As suggested by reviewer, we the following sentence: “In contrast to previous studies reporting an association of MODY genes and T1D susceptibility [13-15], in the present work we did not find significant differences by comparing HNF1A SNPs frequencies between HC and T1D individuals.”.
Reviewer 2 Report
The authors enrolled 277 children and adolescents with T1D and 140 healthy controls to evaluate the effect of HNF1A SNPs on HbA1c and other laboratory parameters. The following SNPs in HNF1A gene were selected: rs1169286, rs1169288, rs7979478, 22 rs2259816. Through linear or logistic regression analysis, they analyzed their association with T1D susceptibility and related-clinical traits, such as Insulin-dose adjusted glycated hemoglobin A1c (IDAA1c) and glycated hemoglobin (HbA1c). They found that rs1169286 was associated with IDAA1c and HbA1c values, while rs1169288 was associated with IDAA1c. No association between HNF1A SNPs and T1D development emerged. They concluded that HNF1A variants may be a risk factor for beta cell function and glycemic control in T1D individuals.
It is a well designed and nicely presented study.
Comments
1. There as a significant difference in BMI values between controls and T1D patients. It should be mentioned as a limitation of the study.

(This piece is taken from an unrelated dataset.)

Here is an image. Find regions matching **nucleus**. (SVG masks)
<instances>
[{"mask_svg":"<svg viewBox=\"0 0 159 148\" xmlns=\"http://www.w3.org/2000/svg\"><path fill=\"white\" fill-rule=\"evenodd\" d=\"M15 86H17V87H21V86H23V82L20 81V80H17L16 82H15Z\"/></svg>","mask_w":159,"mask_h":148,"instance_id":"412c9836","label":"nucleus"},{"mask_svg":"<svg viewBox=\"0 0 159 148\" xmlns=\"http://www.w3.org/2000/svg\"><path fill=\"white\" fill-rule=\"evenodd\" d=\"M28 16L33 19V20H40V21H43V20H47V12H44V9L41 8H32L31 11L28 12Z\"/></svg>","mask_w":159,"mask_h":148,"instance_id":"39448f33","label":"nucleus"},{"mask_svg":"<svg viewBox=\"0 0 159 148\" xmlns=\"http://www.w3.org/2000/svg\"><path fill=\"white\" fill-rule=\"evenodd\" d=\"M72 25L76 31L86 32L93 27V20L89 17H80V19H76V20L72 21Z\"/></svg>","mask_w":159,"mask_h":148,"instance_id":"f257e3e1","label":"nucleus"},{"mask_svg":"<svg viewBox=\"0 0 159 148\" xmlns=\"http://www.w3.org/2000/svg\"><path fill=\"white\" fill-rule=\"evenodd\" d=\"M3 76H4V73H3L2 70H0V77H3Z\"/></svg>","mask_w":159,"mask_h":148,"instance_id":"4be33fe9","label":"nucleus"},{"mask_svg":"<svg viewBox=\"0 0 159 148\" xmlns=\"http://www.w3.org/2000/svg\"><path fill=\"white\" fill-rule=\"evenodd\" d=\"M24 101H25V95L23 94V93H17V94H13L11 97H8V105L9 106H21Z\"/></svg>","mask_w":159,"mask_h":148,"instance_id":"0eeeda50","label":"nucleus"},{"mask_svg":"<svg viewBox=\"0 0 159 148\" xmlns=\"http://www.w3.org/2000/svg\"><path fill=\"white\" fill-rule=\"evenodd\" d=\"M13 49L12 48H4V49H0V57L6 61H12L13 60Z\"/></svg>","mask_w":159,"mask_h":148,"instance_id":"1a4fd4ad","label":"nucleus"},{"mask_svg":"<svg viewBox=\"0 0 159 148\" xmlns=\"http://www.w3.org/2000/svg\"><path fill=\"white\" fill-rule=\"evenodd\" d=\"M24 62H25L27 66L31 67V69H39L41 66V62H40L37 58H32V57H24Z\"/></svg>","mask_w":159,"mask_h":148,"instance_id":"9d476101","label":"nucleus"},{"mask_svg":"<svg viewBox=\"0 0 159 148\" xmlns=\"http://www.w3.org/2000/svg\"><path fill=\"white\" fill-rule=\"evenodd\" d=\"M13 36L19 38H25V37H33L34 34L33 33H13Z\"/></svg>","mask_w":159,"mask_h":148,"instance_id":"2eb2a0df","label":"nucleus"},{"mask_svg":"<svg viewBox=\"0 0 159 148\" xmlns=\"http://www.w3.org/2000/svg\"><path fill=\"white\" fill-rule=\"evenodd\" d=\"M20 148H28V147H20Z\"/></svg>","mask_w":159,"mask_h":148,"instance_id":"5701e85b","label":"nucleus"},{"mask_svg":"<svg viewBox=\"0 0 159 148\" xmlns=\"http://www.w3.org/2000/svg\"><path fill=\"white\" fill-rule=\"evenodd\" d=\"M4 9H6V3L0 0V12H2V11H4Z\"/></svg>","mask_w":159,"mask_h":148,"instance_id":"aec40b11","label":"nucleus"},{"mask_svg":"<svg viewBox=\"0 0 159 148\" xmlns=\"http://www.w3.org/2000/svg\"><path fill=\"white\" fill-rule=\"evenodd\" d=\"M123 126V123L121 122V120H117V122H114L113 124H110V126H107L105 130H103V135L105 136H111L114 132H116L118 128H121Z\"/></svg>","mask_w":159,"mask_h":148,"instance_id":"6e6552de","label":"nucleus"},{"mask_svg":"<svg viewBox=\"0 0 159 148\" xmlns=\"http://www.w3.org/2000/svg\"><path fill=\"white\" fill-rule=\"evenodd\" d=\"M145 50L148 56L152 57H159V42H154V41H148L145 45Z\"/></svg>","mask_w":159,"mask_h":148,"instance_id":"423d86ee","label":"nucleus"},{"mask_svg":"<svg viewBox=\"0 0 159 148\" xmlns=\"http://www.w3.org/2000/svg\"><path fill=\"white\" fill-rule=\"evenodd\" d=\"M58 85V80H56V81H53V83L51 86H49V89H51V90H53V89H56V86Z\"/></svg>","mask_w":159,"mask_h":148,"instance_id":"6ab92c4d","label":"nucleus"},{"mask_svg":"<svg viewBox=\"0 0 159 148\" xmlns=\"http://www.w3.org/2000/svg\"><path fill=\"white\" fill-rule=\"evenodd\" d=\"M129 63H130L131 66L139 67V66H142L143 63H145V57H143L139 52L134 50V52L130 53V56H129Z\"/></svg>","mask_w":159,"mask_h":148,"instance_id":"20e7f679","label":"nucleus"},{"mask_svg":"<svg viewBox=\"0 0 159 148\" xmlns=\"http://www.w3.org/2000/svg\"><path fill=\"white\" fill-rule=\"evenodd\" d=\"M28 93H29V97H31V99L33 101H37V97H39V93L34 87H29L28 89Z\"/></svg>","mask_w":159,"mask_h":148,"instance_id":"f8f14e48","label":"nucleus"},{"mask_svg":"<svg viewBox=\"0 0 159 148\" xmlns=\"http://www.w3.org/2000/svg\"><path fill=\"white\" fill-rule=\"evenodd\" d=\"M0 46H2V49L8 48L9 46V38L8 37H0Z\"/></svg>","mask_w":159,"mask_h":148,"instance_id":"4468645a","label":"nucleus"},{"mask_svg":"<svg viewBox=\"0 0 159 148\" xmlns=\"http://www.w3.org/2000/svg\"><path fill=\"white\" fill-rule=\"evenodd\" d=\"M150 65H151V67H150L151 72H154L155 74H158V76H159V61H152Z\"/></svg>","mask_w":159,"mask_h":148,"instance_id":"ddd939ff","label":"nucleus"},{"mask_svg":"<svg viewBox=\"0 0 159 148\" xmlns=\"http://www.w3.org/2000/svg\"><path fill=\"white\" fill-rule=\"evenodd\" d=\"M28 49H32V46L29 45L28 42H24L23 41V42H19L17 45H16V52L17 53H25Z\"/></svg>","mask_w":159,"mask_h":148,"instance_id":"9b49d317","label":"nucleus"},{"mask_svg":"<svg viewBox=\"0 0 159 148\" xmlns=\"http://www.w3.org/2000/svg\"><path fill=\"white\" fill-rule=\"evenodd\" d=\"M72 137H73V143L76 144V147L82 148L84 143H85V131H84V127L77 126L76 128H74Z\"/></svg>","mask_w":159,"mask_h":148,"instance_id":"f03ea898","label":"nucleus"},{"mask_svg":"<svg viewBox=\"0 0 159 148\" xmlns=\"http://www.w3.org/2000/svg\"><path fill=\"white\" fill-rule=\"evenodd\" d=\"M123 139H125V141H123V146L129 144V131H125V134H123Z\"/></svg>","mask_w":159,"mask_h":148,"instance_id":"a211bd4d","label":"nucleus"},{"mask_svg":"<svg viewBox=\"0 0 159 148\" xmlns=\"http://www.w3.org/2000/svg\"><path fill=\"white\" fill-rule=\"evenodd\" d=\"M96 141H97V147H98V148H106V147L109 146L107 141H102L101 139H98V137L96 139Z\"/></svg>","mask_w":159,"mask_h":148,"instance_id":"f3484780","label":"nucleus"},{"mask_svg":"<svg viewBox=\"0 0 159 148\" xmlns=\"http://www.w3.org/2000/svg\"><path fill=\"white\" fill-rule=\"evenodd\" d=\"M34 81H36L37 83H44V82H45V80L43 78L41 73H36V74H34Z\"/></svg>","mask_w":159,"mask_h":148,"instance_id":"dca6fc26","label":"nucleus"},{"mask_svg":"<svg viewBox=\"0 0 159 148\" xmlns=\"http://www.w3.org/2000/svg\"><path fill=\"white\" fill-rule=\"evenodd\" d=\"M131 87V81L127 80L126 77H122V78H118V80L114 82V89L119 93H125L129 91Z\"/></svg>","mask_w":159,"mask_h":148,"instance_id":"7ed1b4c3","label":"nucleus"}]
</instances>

2. Fig.1. and Fig 2. p values are missing. Figure legends should be completed.
Author Response
The authors enrolled 277 children and adolescents with T1D and 140 healthy controls to evaluate the effect of HNF1A SNPs on HbA1c and other laboratory parameters. The following SNPs in HNF1A gene were selected: rs1169286, rs1169288, rs7979478, 22 rs2259816. Through linear or logistic regression analysis, they analyzed their association with T1D susceptibility and related-clinical traits, such as Insulin-dose adjusted glycated hemoglobin A1c (IDAA1c) and glycated hemoglobin (HbA1c). They found that rs1169286 was associated with IDAA1c and HbA1c values, while rs1169288 was associated with IDAA1c. No association between HNF1A SNPs and T1D development emerged. They concluded that HNF1A variants may be a risk factor for beta cell function and glycemic control in T1D individuals.
It is a well designed and nicely presented study.
Comments
- There as a significant difference in BMI values between controls and T1D patients. It should be mentioned as a limitation of the study.
As suggested, we added the following sentence: “The presence of sex and standardized BMI differences between T1D and HC may represent an additional limitation.” Overall, we modified limitation section accordingly to the comments of the two reviewers.
- Fig.1. and Fig 2. p values are missing. Figure legends should be completed.
We thank the reviewer for the comment. We modified figure legends and we added related p-values.